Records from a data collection
- - - -
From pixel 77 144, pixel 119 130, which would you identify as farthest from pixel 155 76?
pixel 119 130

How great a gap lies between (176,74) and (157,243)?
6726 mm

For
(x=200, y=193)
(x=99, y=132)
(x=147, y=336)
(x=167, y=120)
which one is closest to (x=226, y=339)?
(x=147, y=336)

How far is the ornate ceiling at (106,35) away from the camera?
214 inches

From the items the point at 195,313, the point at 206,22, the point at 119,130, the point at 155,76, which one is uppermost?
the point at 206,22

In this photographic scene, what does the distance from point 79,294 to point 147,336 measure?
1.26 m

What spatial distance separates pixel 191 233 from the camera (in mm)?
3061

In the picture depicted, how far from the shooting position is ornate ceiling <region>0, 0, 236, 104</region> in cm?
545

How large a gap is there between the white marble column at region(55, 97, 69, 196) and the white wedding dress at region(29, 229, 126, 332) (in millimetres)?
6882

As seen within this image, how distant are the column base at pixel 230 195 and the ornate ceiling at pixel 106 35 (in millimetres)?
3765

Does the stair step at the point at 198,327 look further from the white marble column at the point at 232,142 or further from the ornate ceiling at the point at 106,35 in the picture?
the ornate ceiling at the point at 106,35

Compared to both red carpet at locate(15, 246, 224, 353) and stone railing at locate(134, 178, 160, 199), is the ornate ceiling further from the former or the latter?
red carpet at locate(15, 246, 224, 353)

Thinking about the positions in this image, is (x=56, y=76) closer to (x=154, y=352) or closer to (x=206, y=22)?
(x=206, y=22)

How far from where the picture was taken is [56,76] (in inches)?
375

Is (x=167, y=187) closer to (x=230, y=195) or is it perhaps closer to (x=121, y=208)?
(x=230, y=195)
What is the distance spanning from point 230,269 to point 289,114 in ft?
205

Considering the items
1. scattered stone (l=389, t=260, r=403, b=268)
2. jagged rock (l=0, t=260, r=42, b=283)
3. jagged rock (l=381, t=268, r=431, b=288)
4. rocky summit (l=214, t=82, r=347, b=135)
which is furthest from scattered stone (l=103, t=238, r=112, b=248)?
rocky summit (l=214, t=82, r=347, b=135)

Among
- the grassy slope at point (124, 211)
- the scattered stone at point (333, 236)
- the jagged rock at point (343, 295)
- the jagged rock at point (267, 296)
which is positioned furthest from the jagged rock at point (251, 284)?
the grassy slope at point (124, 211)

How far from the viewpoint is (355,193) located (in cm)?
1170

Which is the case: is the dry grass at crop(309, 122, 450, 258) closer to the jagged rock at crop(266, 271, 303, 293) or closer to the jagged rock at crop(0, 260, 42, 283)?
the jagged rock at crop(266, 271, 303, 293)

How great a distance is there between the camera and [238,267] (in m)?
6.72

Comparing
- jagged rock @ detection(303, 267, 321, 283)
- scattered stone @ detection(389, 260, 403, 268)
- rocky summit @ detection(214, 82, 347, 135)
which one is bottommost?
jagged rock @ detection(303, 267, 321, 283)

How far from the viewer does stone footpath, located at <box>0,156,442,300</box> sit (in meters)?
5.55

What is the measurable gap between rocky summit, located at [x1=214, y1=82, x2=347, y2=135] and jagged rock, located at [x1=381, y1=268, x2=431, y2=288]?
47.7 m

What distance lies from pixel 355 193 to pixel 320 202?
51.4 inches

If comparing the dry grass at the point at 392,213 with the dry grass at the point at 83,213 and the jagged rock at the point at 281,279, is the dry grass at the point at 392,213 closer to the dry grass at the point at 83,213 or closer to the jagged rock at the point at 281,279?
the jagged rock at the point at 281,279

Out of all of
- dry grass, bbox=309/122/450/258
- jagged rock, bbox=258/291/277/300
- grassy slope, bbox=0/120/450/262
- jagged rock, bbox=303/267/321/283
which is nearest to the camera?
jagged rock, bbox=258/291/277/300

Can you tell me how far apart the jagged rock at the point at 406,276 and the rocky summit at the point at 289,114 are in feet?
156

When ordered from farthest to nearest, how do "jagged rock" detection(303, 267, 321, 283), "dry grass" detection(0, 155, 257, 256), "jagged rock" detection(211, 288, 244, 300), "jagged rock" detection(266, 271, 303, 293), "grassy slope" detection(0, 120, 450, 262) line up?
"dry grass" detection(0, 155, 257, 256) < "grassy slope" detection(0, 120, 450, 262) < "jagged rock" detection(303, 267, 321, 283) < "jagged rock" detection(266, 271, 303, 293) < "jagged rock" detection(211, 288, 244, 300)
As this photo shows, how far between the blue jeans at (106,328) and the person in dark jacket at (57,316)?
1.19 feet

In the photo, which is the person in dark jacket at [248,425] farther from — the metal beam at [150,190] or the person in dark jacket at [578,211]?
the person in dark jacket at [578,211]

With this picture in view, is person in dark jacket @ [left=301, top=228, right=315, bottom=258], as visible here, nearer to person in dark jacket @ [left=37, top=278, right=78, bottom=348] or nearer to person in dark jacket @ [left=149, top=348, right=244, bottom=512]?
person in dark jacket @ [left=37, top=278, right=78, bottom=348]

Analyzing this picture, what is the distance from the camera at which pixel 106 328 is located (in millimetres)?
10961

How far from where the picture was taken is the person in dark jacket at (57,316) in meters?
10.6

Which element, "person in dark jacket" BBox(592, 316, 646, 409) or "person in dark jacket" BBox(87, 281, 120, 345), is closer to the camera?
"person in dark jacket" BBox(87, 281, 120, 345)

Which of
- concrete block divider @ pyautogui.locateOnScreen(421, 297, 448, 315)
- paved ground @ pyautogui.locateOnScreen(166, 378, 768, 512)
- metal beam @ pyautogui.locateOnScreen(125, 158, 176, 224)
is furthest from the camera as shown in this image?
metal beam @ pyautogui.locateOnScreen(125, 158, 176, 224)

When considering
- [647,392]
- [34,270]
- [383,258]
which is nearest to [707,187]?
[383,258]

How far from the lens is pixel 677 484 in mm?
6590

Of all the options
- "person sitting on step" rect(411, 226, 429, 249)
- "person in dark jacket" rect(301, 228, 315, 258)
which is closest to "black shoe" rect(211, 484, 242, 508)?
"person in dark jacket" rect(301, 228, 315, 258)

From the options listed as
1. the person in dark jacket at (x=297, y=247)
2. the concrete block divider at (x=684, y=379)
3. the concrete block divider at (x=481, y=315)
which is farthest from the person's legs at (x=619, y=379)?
- - - -
=== Exercise ===
Transcribe all lines as written.

=== Response to this exercise ===
From pixel 77 144, pixel 119 130, which would you identify as farthest from pixel 155 76?
pixel 119 130

How great a gap lies between (176,74) and (157,243)?
6726 mm

For
(x=200, y=193)
(x=99, y=132)
(x=147, y=336)
(x=167, y=120)
which one is closest to (x=226, y=339)?
(x=147, y=336)

How far is the ornate ceiling at (106,35) away from the camera?
214 inches

From the items the point at 195,313, the point at 206,22, the point at 119,130, the point at 155,76, which one is uppermost?
the point at 206,22

In this photographic scene, what does the distance from point 79,294 to point 147,336 measure?
1.26 m

What spatial distance separates pixel 191 233 from the camera (in mm)?
3061

In the picture depicted, how far from the shooting position is ornate ceiling <region>0, 0, 236, 104</region> in cm?
545

How large a gap is there between the white marble column at region(55, 97, 69, 196) and the white wedding dress at region(29, 229, 126, 332) (in millimetres)?
6882

As seen within this image, how distant are the column base at pixel 230 195 and the ornate ceiling at pixel 106 35 (in millimetres)?
3765

Does the stair step at the point at 198,327 look further from the white marble column at the point at 232,142 or further from the ornate ceiling at the point at 106,35 in the picture?
the ornate ceiling at the point at 106,35

Compared to both red carpet at locate(15, 246, 224, 353) and stone railing at locate(134, 178, 160, 199), is the ornate ceiling further from the former or the latter?
red carpet at locate(15, 246, 224, 353)

Thinking about the positions in this image, is (x=56, y=76) closer to (x=154, y=352) or closer to (x=206, y=22)?
(x=206, y=22)

How far from where the picture was taken is [56,76] (in inches)?
375

Is (x=167, y=187) closer to (x=230, y=195) or is it perhaps closer to (x=121, y=208)?
(x=230, y=195)
What is the distance spanning from point 230,269 to point 289,114 in ft?
205

Considering the items
1. scattered stone (l=389, t=260, r=403, b=268)
2. jagged rock (l=0, t=260, r=42, b=283)
3. jagged rock (l=381, t=268, r=431, b=288)
4. rocky summit (l=214, t=82, r=347, b=135)
which is furthest from scattered stone (l=103, t=238, r=112, b=248)?
rocky summit (l=214, t=82, r=347, b=135)

Among
- the grassy slope at point (124, 211)
- the scattered stone at point (333, 236)
- the jagged rock at point (343, 295)
- the jagged rock at point (267, 296)
which is positioned furthest from the jagged rock at point (251, 284)?
the grassy slope at point (124, 211)

How far from the viewpoint is (355,193) located (in cm)?
1170

Which is the case: is the dry grass at crop(309, 122, 450, 258) closer to the jagged rock at crop(266, 271, 303, 293) or closer to the jagged rock at crop(0, 260, 42, 283)?
the jagged rock at crop(266, 271, 303, 293)

How great a distance is there between the camera and [238,267] (in m)?
6.72

Comparing
- jagged rock @ detection(303, 267, 321, 283)
- scattered stone @ detection(389, 260, 403, 268)
- rocky summit @ detection(214, 82, 347, 135)
which one is bottommost?
jagged rock @ detection(303, 267, 321, 283)

How far from the viewer does stone footpath, located at <box>0,156,442,300</box> sit (in meters)?
5.55

What is the measurable gap between rocky summit, located at [x1=214, y1=82, x2=347, y2=135] and jagged rock, located at [x1=381, y1=268, x2=431, y2=288]?
47.7 m

What distance lies from pixel 355 193 to pixel 320 202?
51.4 inches

If comparing the dry grass at the point at 392,213 with the dry grass at the point at 83,213 and the jagged rock at the point at 281,279, is the dry grass at the point at 392,213 closer to the dry grass at the point at 83,213 or closer to the jagged rock at the point at 281,279?
the jagged rock at the point at 281,279

Out of all of
- dry grass, bbox=309/122/450/258
- jagged rock, bbox=258/291/277/300
- grassy slope, bbox=0/120/450/262
- jagged rock, bbox=303/267/321/283
which is nearest to the camera?
jagged rock, bbox=258/291/277/300

Can you tell me how far apart the jagged rock at the point at 406,276 and the rocky summit at the point at 289,114 are in feet?
156

When ordered from farthest to nearest, how do "jagged rock" detection(303, 267, 321, 283), "dry grass" detection(0, 155, 257, 256), "jagged rock" detection(211, 288, 244, 300), "jagged rock" detection(266, 271, 303, 293), "grassy slope" detection(0, 120, 450, 262) line up?
"dry grass" detection(0, 155, 257, 256) < "grassy slope" detection(0, 120, 450, 262) < "jagged rock" detection(303, 267, 321, 283) < "jagged rock" detection(266, 271, 303, 293) < "jagged rock" detection(211, 288, 244, 300)
As this photo shows, how far between the blue jeans at (106,328) and the person in dark jacket at (57,316)?
1.19 feet

In the photo, which is the person in dark jacket at [248,425] farther from — the metal beam at [150,190] or the person in dark jacket at [578,211]?
the person in dark jacket at [578,211]

With this picture in view, is person in dark jacket @ [left=301, top=228, right=315, bottom=258], as visible here, nearer to person in dark jacket @ [left=37, top=278, right=78, bottom=348] or nearer to person in dark jacket @ [left=149, top=348, right=244, bottom=512]?
person in dark jacket @ [left=37, top=278, right=78, bottom=348]

Analyzing this picture, what is the distance from the camera at which pixel 106 328 is located (in millimetres)?
10961

How far from where the picture was taken is the person in dark jacket at (57,316) in meters?
10.6

Which element, "person in dark jacket" BBox(592, 316, 646, 409) or "person in dark jacket" BBox(87, 281, 120, 345), is closer to the camera?
"person in dark jacket" BBox(87, 281, 120, 345)

Which of
- concrete block divider @ pyautogui.locateOnScreen(421, 297, 448, 315)
- paved ground @ pyautogui.locateOnScreen(166, 378, 768, 512)
- metal beam @ pyautogui.locateOnScreen(125, 158, 176, 224)
is furthest from the camera as shown in this image?
metal beam @ pyautogui.locateOnScreen(125, 158, 176, 224)

When considering
- [647,392]
- [34,270]
- [383,258]
which is nearest to [707,187]?
[383,258]

How far from the lens is pixel 677 484 in mm?
6590

Of all the options
- "person sitting on step" rect(411, 226, 429, 249)
- "person in dark jacket" rect(301, 228, 315, 258)
which is closest to "black shoe" rect(211, 484, 242, 508)?
"person in dark jacket" rect(301, 228, 315, 258)

From the options listed as
1. the person in dark jacket at (x=297, y=247)
2. the concrete block divider at (x=684, y=379)
3. the concrete block divider at (x=481, y=315)
which is farthest from the person's legs at (x=619, y=379)?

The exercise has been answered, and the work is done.